| Graph understanding data |
++++++
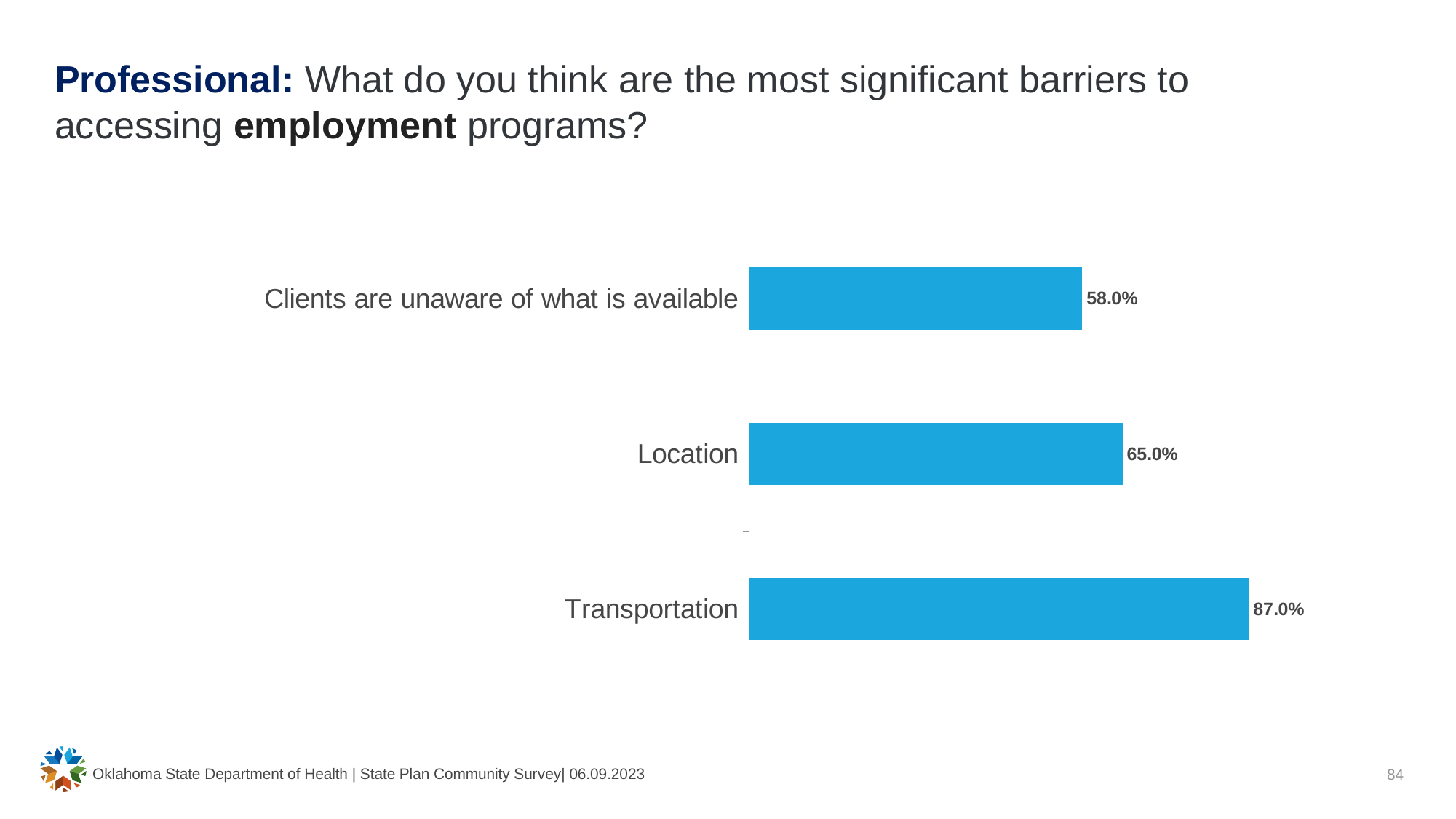
Which category is listed at the bottom of the chart? Transportation How many categories are shown in the chart? 3 What colour are the bars in the chart? Blue What is the value for Location? 65.0% Which category has the highest value? Transportation What is the difference between the values for Location and 'Clients are unaware of what is available'? 7.0% What is the value for Transportation? 87.0% Which category has the lowest value? Clients are unaware of what is available What is the value for 'Clients are unaware of what is available'? 58.0% What is the difference between the values for Transportation and Location? 22.0% What kind of chart is shown on the slide? Bar chart Which is larger, the value for Location or the value for 'Clients are unaware of what is available'? Location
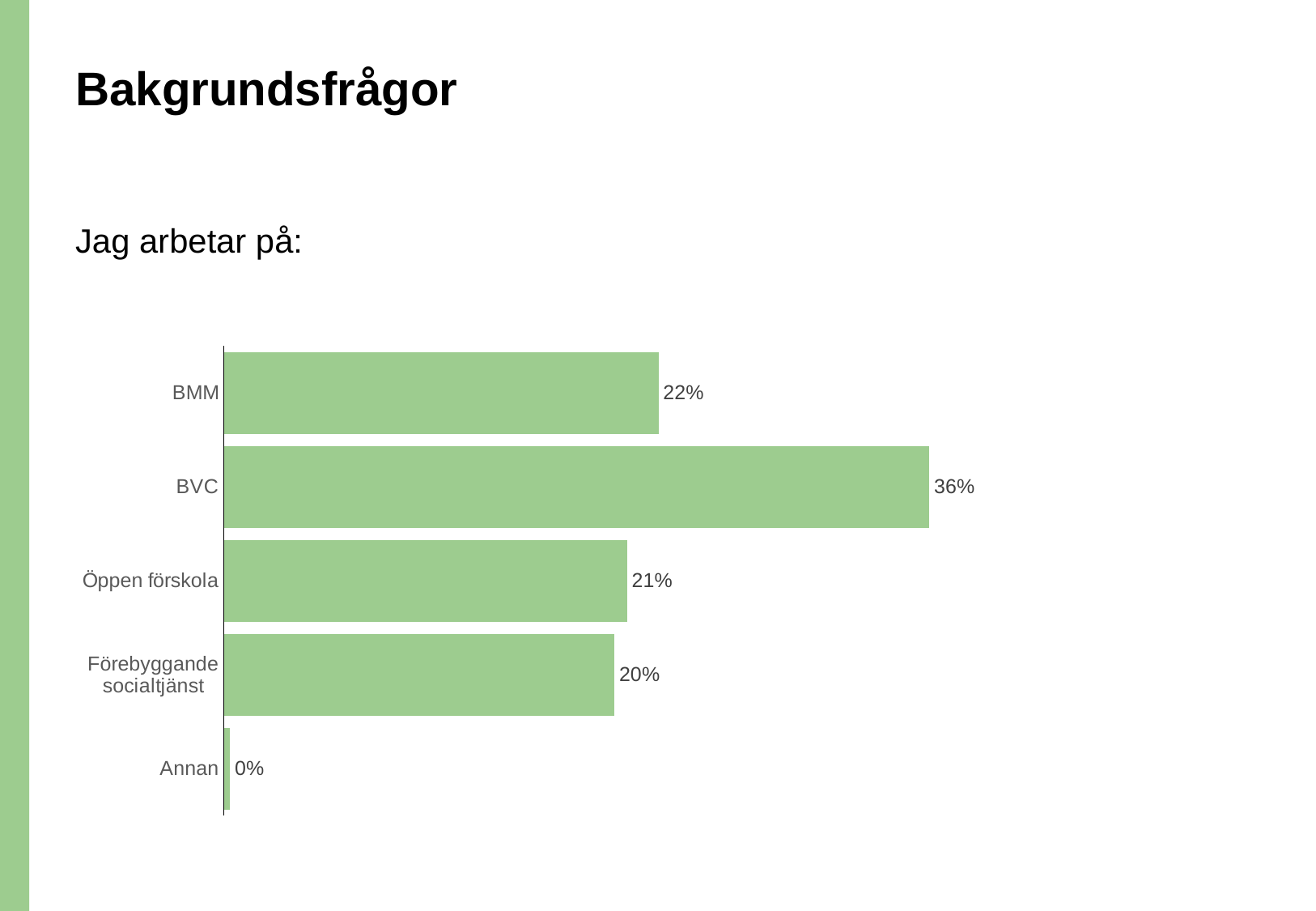
Which is larger, the value for BMM or the value for Förebyggande socialtjänst? BMM What is the question text shown above the chart? Jag arbetar på: What kind of chart is shown on the slide? Bar chart What is the value for BVC? 36% Which category has the lowest value? Annan What is the value for BMM? 22% What is the value for Öppen förskola? 21% What is the difference between the values for BVC and BMM? 14% What is the value for Annan? 0% Which category has the highest value? BVC How many categories are shown in the chart? 5 What is the value for Förebyggande socialtjänst? 20%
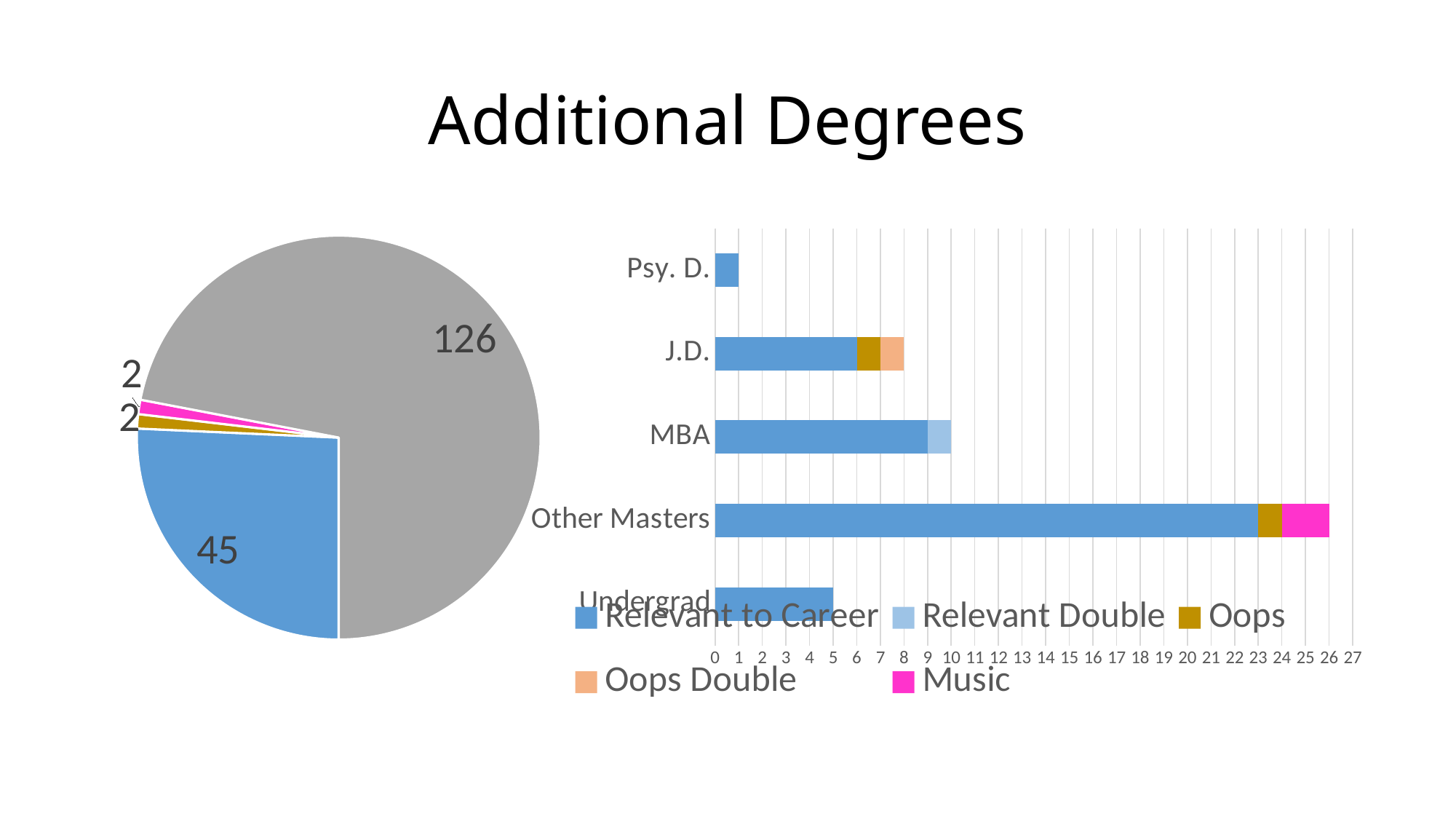
In the bar chart, which is larger, the total bar for J.D. or for Undergrad? J.D. In the pie chart, what is the value of the blue slice? 45 In the pie chart, what is the largest labelled value? 126 In the bar chart, how many categories are shown on the vertical axis? 5 In the bar chart, is the total for MBA greater or less than 5? greater In the bar chart, how many series does the legend list? 5 In the bar chart, which category has the shortest total bar? Psy. D. What type of chart is on the left side of the slide? pie chart What type of chart is on the right side of the slide? bar chart In the bar chart, which category has the longest total bar? Other Masters In the pie chart, what is the difference between the grey slice (126) and the blue slice (45)? 81 In the bar chart, what is the total length of the Other Masters bar? 26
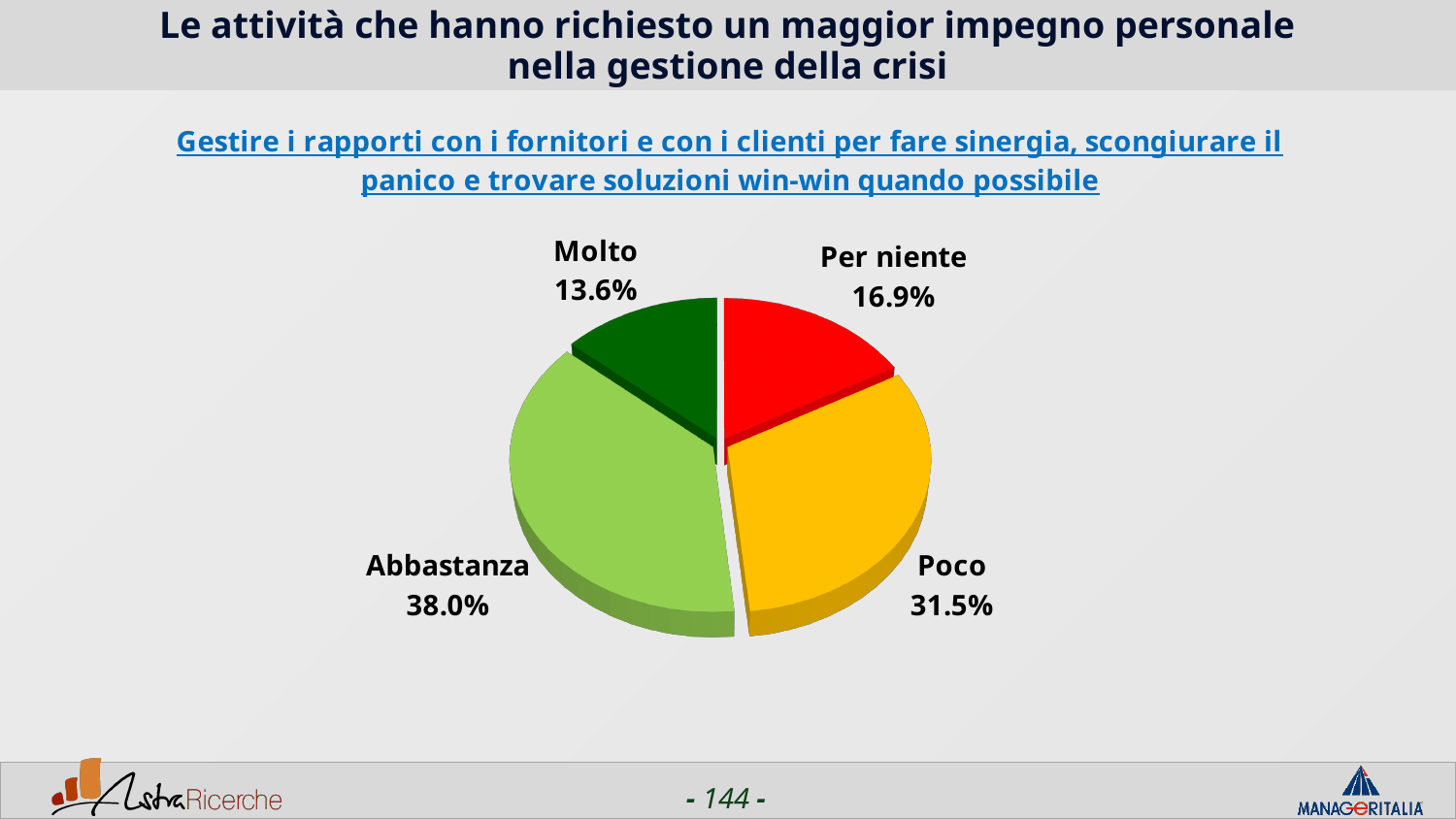
What is the value for "Poco"? 31.5% What is the difference between the values for "Abbastanza" and "Poco"? 6.5% Which category has the smallest share of the pie? Molto What is the value for "Per niente"? 16.9% What kind of chart is shown on the slide? pie chart How many slices does the pie chart have? 4 Which is larger, the value for "Poco" or the value for "Per niente"? Poco What is the value for "Molto"? 13.6% What is the value for "Abbastanza"? 38.0% Which category has the largest share of the pie? Abbastanza What is the difference between the values for "Per niente" and "Molto"? 3.3% What colour is the "Per niente" slice? red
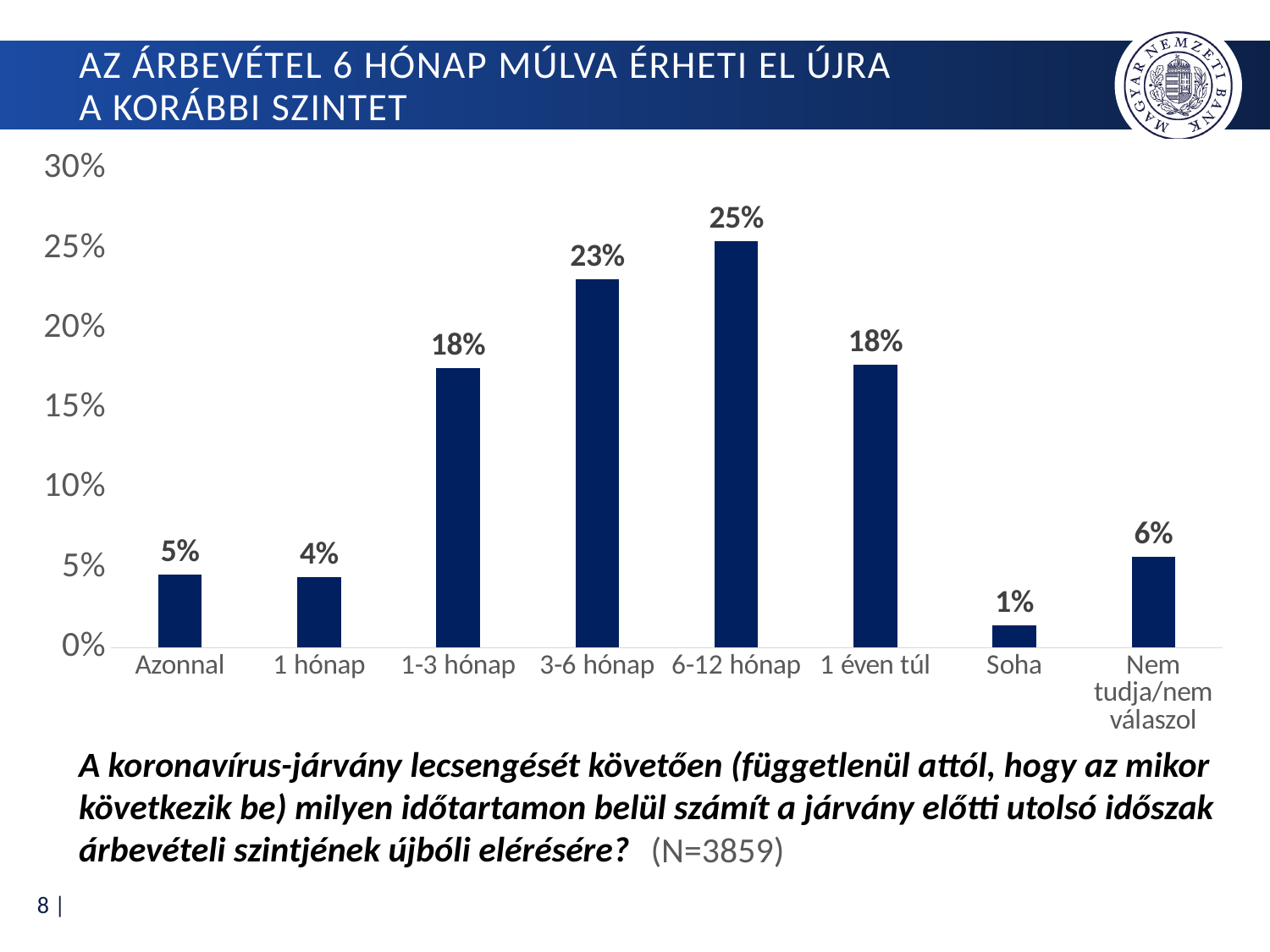
Which is larger, the value for "1-3 hónap" or the value for "3-6 hónap"? 3-6 hónap Which category has the highest value? 6-12 hónap What is the value for the "Nem tudja/nem válaszol" category? 6% What is the sample size (N) stated below the chart? N=3859 What is the difference between the values for "Azonnal" and "1 hónap"? 1% What kind of chart is shown on the slide? bar chart Which category has the lowest value? Soha How many categories are shown on the x axis? 8 What is the value for the "Azonnal" category? 5% What is the difference between the values for "6-12 hónap" and "3-6 hónap"? 2% Is the value for "1 éven túl" greater or less than 20%? less What is the value for the "6-12 hónap" category? 25%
++++++
| About this task |
Copy the entries verbatim from the start through the line containing "Which is larger, the value for BMM", inclusive. Omit the pictures from your output.

| Answer box |
Which category is listed at the bottom of the chart? Transportation How many categories are shown in the chart? 3 What colour are the bars in the chart? Blue What is the value for Location? 65.0% Which category has the highest value? Transportation What is the difference between the values for Location and 'Clients are unaware of what is available'? 7.0% What is the value for Transportation? 87.0% Which category has the lowest value? Clients are unaware of what is available What is the value for 'Clients are unaware of what is available'? 58.0% What is the difference between the values for Transportation and Location? 22.0% What kind of chart is shown on the slide? Bar chart Which is larger, the value for Location or the value for 'Clients are unaware of what is available'? Location
Which is larger, the value for BMM or the value for Förebyggande socialtjänst? BMM What is the question text shown above the chart? Jag arbetar på: What kind of chart is shown on the slide? Bar chart What is the value for BVC? 36% Which category has the lowest value? Annan What is the value for BMM? 22% What is the value for Öppen förskola? 21% What is the difference between the values for BVC and BMM? 14% What is the value for Annan? 0% Which category has the highest value? BVC How many categories are shown in the chart? 5 What is the value for Förebyggande socialtjänst? 20%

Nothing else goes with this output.